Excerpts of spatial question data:
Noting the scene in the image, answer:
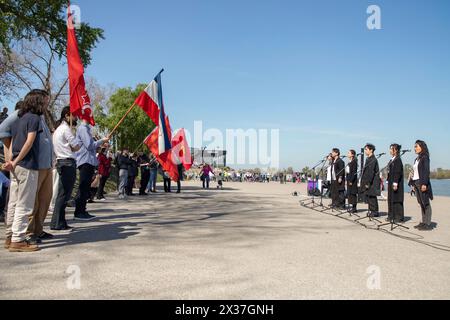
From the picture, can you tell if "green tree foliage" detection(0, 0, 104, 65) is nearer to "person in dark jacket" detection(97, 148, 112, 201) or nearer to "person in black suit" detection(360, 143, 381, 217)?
"person in dark jacket" detection(97, 148, 112, 201)

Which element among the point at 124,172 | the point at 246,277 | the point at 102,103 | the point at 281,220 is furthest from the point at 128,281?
the point at 102,103

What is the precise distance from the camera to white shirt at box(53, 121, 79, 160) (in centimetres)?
687

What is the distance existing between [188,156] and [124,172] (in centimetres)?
654

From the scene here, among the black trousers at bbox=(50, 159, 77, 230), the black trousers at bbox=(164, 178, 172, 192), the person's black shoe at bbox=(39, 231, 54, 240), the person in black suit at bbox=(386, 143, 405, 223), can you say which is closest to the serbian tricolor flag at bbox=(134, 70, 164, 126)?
the black trousers at bbox=(50, 159, 77, 230)

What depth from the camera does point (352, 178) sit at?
12.3 m

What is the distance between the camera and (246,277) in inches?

▶ [Instructions to follow]: Rewrite as a Markdown table the lines of the entries starting with the line containing "From the scene" and going on through the end of the entries. Use a column "Row" for the row number and a column "Line" for the line text, and leave out blank lines.

▶ [Solution below]:
| Row | Line |
|---|---|
| 1 | From the scene here, among the black trousers at bbox=(50, 159, 77, 230), the black trousers at bbox=(164, 178, 172, 192), the person's black shoe at bbox=(39, 231, 54, 240), the person in black suit at bbox=(386, 143, 405, 223), can you say which is closest to the serbian tricolor flag at bbox=(134, 70, 164, 126)? |
| 2 | the black trousers at bbox=(50, 159, 77, 230) |
| 3 | What depth from the camera does point (352, 178) sit at? |
| 4 | 12.3 m |
| 5 | What is the distance between the camera and (246,277) in inches? |